### [THE RECORDS]

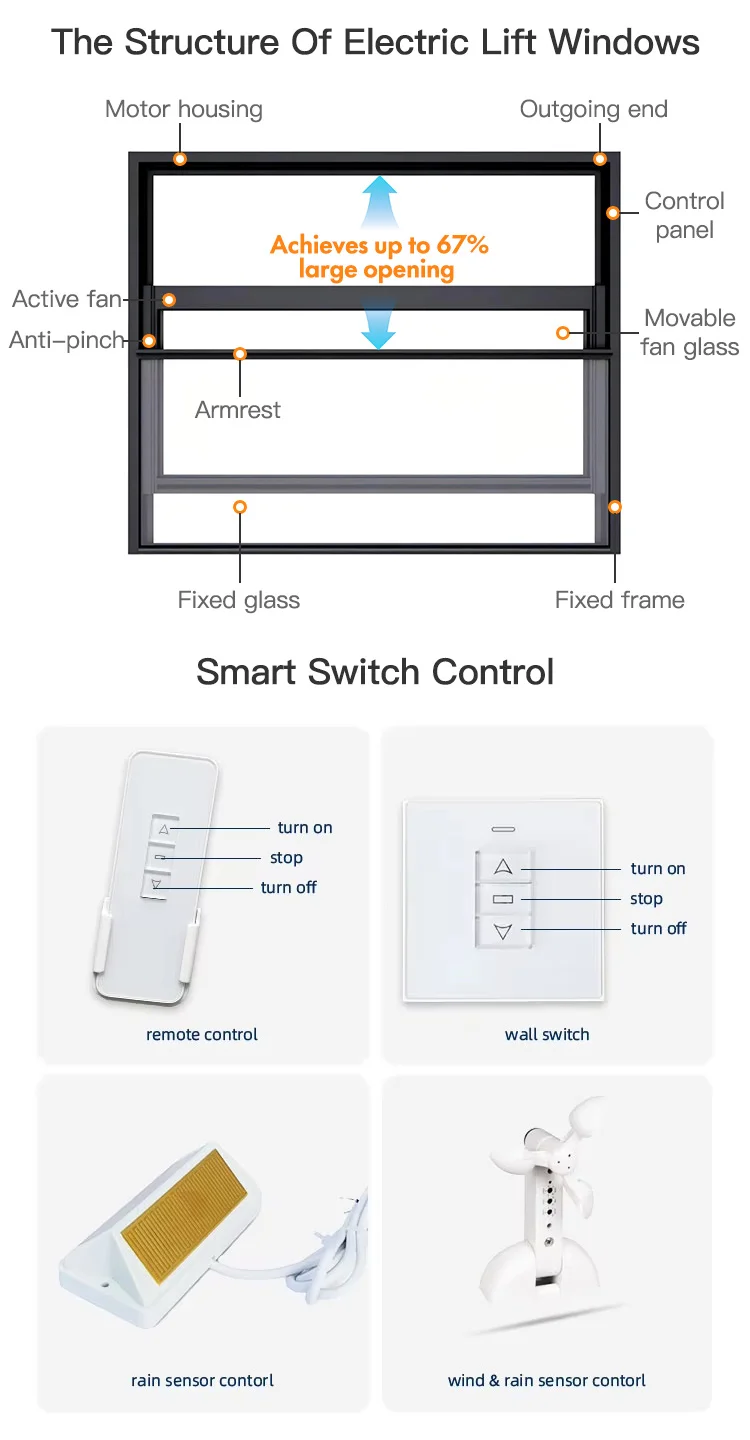 The Structure Of Electric Lift Windows

Motor housing

Outgoing end

Control panel

Achieves up to 67% large opening

Active fan

Anti-pinch

Movable fan glass

Armrest

Fixed glass

Fixed frame

Smart Switch Control

turn on
stop
turn off

remote control

turn on
stop
turn off

wall switch

rain sensor contorl

wind & rain sensor contorl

### [EXERCISE GOAL]
Provide an exact transcript of the lines from the one that holds "Outgoing end" through the final line of the data above.

### [RESPONSE BELOW]
Outgoing end

Control panel

Achieves up to 67% large opening

Active fan

Anti-pinch

Movable fan glass

Armrest

Fixed glass

Fixed frame

Smart Switch Control

turn on
stop
turn off

remote control

turn on
stop
turn off

wall switch

rain sensor contorl

wind & rain sensor contorl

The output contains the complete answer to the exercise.